McCartney ends tour in Liverpool Paul McCartney ended a 14-month world tour back in Liverpool last night, with an open-air concert on the city's docks for 30,000 fans. He dedicated one song, My Lovin' Flame, to his wife, Heather Mills, who is expecting their baby later this year.
The 60-year-old former Beatle was quoted yesterday as saying the tour would not be his last. "It's like footballers," he said. "As long as you can score goals, you keep playing, and for me that's what it is." McCartney also said he had resolved a row with Yoko Ono, widow of murdered Beatle John Lennon, over songwriting credits. All songs by the pair have always been credited to Lennon-McCartney, but McCartney reversed the order on his live Back in the U.S. album last year. Ono accused him of trying to rewrite history. "I'm happy with the way it is and always has been," McCartney was quoted as saying. "Lennon and McCartney is still the rock 'n' roll trademark I'm proud to be a part of -- in the order it has always been."
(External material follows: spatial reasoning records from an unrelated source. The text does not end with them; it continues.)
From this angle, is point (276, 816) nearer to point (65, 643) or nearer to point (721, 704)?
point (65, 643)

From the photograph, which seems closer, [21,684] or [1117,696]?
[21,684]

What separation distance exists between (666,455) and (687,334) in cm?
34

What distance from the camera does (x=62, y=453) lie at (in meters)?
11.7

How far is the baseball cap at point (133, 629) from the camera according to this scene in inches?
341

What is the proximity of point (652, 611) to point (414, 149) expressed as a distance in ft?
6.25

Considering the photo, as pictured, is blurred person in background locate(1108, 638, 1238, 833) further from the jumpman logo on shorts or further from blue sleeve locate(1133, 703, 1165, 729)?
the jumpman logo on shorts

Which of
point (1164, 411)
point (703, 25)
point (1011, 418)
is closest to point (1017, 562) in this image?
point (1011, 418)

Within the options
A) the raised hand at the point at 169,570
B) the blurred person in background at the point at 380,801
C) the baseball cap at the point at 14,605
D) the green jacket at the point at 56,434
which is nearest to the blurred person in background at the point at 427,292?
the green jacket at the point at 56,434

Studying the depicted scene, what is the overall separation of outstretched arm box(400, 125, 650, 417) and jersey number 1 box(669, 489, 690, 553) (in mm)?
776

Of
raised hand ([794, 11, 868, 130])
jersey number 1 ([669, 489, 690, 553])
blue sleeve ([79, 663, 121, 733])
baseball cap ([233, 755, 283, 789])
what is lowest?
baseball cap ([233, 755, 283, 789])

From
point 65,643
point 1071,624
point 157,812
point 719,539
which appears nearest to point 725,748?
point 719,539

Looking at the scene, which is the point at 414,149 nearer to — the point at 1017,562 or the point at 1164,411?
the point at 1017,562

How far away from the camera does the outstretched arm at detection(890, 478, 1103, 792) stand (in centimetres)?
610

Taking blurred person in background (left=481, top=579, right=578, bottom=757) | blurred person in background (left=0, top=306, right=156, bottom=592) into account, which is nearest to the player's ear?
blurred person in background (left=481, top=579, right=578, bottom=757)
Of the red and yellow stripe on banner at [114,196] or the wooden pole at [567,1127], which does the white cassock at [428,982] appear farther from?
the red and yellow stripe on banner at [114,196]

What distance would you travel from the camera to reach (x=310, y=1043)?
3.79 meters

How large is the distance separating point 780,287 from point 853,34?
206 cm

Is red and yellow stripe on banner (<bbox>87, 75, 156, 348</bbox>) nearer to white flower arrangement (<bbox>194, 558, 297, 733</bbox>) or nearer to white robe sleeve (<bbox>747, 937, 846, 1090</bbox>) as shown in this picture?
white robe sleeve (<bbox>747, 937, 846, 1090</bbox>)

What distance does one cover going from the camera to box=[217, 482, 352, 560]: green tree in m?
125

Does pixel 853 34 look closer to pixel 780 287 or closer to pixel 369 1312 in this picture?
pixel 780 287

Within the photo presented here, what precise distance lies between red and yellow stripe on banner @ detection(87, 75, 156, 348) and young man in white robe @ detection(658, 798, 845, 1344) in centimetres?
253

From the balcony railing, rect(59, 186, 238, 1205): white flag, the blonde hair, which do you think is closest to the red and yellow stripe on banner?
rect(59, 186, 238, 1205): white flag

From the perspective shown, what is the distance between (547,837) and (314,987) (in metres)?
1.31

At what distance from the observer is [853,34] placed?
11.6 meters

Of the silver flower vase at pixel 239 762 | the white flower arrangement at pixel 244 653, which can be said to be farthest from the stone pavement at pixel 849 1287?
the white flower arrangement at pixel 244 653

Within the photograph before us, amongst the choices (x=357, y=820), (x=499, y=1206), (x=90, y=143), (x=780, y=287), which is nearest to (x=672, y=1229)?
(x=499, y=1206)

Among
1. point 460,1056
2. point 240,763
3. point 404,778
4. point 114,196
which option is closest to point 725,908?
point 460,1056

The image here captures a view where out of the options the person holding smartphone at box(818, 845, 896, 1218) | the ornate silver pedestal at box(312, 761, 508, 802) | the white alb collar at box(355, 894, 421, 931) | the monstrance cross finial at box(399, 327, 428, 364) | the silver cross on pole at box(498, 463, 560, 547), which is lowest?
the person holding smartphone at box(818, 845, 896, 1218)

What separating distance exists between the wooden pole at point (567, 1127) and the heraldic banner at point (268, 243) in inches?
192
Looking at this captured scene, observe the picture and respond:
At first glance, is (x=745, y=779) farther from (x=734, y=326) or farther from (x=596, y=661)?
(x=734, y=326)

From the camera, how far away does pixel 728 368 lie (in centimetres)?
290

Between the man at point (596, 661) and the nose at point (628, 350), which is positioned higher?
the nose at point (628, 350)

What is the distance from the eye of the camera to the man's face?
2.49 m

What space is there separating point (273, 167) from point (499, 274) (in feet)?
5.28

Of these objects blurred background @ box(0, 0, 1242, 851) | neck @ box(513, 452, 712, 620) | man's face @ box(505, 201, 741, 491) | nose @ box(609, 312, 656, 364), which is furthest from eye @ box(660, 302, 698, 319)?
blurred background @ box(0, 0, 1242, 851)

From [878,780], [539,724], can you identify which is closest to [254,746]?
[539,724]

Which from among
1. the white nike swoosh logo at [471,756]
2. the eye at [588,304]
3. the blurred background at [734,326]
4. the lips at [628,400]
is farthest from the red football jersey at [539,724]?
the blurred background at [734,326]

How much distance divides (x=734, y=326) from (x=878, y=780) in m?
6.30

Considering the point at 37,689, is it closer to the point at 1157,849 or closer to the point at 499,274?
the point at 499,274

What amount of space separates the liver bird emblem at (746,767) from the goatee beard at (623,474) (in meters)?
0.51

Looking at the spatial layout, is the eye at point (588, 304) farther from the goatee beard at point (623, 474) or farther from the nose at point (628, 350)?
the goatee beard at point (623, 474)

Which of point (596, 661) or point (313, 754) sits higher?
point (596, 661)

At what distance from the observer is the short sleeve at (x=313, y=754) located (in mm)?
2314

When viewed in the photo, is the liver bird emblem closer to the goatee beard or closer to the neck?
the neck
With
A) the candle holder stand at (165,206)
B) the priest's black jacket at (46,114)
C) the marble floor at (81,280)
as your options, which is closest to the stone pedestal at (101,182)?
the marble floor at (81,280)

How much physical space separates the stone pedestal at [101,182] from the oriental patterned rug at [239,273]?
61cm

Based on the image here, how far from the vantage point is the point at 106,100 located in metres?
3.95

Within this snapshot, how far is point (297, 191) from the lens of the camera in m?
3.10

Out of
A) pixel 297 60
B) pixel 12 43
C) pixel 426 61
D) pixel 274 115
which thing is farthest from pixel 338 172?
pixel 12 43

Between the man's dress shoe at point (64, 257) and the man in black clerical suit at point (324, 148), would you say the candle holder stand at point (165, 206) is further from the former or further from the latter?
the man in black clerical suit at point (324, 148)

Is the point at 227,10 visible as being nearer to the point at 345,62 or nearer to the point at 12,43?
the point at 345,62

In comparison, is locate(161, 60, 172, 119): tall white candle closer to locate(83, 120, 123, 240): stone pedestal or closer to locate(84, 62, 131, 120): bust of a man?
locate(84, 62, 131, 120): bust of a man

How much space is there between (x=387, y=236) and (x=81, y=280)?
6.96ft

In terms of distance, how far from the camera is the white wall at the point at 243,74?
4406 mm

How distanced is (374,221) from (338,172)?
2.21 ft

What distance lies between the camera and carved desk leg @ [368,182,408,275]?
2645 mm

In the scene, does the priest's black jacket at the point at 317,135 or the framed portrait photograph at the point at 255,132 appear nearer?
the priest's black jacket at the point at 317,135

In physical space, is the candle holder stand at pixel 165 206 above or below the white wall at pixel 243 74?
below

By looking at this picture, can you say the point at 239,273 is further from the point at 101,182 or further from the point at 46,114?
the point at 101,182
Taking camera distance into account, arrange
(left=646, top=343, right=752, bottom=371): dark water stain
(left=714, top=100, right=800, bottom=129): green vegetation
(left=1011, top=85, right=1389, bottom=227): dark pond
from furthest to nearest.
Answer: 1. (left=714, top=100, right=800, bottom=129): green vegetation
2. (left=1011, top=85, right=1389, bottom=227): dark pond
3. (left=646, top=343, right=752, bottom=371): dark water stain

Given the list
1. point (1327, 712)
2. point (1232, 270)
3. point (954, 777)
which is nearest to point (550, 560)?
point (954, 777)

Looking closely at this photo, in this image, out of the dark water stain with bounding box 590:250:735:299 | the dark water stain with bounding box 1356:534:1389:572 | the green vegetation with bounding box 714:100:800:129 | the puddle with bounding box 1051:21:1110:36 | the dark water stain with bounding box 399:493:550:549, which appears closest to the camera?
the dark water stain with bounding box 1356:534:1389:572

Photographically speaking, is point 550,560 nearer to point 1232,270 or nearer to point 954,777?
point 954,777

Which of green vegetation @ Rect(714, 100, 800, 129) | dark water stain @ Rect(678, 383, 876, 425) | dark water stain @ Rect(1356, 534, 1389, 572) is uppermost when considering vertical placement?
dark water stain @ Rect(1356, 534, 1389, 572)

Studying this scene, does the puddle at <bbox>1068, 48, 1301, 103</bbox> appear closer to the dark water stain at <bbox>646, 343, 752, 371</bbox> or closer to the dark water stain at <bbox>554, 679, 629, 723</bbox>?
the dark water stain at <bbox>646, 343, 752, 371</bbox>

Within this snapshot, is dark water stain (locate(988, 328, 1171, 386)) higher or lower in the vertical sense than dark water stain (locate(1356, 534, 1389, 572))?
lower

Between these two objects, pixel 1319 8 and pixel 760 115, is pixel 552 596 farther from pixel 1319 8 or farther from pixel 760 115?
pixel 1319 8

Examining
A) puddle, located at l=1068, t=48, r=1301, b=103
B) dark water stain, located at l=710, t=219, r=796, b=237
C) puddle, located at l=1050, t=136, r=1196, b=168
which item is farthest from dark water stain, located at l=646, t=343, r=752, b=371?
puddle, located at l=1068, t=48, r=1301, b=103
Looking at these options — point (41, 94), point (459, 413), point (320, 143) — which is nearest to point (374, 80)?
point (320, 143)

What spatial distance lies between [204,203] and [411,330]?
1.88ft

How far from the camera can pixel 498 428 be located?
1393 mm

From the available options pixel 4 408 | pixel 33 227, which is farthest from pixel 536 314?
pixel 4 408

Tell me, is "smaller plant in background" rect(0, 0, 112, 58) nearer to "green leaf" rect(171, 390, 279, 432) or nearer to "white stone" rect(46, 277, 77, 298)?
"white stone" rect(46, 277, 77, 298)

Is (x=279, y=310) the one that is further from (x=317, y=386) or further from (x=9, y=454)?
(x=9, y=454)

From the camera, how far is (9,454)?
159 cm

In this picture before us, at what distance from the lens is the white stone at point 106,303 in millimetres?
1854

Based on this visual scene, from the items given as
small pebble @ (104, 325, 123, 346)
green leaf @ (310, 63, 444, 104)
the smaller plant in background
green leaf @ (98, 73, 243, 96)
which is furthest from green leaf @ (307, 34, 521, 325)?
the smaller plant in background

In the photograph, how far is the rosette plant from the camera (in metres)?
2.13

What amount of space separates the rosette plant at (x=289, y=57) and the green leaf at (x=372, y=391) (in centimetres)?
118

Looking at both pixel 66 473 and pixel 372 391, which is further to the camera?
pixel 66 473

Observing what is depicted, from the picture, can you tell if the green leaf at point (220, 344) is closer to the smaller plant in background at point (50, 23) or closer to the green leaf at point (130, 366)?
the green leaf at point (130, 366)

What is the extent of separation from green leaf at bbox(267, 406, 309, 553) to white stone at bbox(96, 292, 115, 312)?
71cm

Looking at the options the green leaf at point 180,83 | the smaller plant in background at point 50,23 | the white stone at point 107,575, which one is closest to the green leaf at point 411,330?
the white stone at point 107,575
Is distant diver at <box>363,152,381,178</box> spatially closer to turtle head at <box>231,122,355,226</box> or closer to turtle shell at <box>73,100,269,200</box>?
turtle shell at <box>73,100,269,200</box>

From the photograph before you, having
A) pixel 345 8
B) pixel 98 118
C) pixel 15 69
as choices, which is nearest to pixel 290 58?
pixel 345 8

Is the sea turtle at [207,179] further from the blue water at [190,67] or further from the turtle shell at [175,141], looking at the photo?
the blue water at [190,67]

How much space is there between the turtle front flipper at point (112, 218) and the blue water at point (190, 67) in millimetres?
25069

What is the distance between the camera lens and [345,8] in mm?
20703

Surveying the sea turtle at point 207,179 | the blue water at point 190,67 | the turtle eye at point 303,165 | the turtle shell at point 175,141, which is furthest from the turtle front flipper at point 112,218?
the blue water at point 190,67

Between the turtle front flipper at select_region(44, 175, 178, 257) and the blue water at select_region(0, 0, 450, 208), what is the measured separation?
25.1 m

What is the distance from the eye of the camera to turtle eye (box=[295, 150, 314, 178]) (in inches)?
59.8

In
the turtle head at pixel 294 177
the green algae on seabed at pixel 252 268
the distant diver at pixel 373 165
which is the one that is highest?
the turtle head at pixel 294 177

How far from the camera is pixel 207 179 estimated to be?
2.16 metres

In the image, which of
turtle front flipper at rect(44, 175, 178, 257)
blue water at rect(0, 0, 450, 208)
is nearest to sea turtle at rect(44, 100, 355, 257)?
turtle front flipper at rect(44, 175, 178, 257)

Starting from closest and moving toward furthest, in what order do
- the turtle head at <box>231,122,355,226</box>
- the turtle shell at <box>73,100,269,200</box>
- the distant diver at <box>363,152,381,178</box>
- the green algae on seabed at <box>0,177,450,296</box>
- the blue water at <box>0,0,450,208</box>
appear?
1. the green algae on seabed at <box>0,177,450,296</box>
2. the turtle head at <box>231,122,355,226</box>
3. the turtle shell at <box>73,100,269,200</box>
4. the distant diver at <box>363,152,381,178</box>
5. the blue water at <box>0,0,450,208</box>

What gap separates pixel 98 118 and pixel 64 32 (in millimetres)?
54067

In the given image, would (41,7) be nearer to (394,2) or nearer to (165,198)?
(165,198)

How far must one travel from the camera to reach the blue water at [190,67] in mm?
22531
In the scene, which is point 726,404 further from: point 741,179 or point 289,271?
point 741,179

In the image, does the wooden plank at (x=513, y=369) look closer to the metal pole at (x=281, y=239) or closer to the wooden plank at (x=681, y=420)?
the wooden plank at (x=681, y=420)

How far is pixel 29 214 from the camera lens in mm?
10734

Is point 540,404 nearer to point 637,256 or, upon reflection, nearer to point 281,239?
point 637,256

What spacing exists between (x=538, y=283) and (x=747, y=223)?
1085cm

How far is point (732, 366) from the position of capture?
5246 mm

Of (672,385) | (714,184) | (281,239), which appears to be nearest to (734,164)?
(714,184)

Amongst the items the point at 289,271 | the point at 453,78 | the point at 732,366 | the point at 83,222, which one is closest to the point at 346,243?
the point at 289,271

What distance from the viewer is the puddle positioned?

Playwright finally turns player
After more than two decades in theatre, August Wilson finally has the acting bug. The Pulitzer Prize-winning author of such acclaimed Broadway plays as Ma Rainey's Black Bottom and Joe Turner's Come and Gone made his stage debut two weeks ago at the Seattle Repertory Theatre with How I Learned What I Learned, a monologue about growing up black in Pittsburgh's Hill District. And, years after he turned down roles in Spike Lee's Malcolm X and Alan Pakula's The Pelican Brief, he makes his movie debut this month as narrator of The Naked Proof, an independent film premiering at the Seattle International Film Festival. "I'm on camera two or three minutes. The rest is voice-over narration," he said. "I haven't seen the film yet. My daughter said it was good, though."
Dancer broke ballet colour bar
Janet Collins, the first black prima ballerina to appear at the Metropolitan Opera and one of a few black women to become prominent in U.S. classical ballet, has died at age 86, in Fort Worth, Tex. In 1951, she played lead roles in Aida and Carmen and danced in La Gioconda and Samson and Delilah at the Met in New York. That was four years before Marian Anderson made her historic debut as the first black to sing a principal role there. Collins wasn't allowed to tour with the Met company in the off-season because she couldn't perform onstage with white dancers in the South. She left in 1954, toured with her own dance group throughout the United States and Canada and taught.
Men with yen for fame doff duds
A new reality show about strippers has some Canadian men ready to bare all. The producers of Strip Search are on a cross-country search for male contestants willing to take it off for a national television audience. Thirteen half-hour episodes of the show, inspired by the 1997 film the Full Monty, will air on Bravo this fall. As in Popstars, 20 finalists will attend a boot camp in Toronto, where one will be eliminated each week. The final six will get one-year contracts with Thunder from Down Under, a touring striptease troupe. Contestants aren't asked to take off everything, but series producer Morgan Elliott said she's gotten an eyeful from more than one applicant.
Fish film opens with splash
The deep-sea adventure Finding Nemo hooked box office honours yesterday with an opening weekend estimated at $70.6 million US. Jim Carrey's Bruce Almighty sank to second place with $35.6 million. The Italian Job opened in third place with $19.3 million. The Matrix Reloaded, three weeks old, slipped to fourth on $15 million. Daddy Day Care was fifth, at $6.8 million, trailed by X2: X-Men United, $5.02 million; Wrong Turn, $5.01 million; The In-Laws, $3.7 million; Down With Love, $1.6 million; and Bend It Like Beckham, $1 million.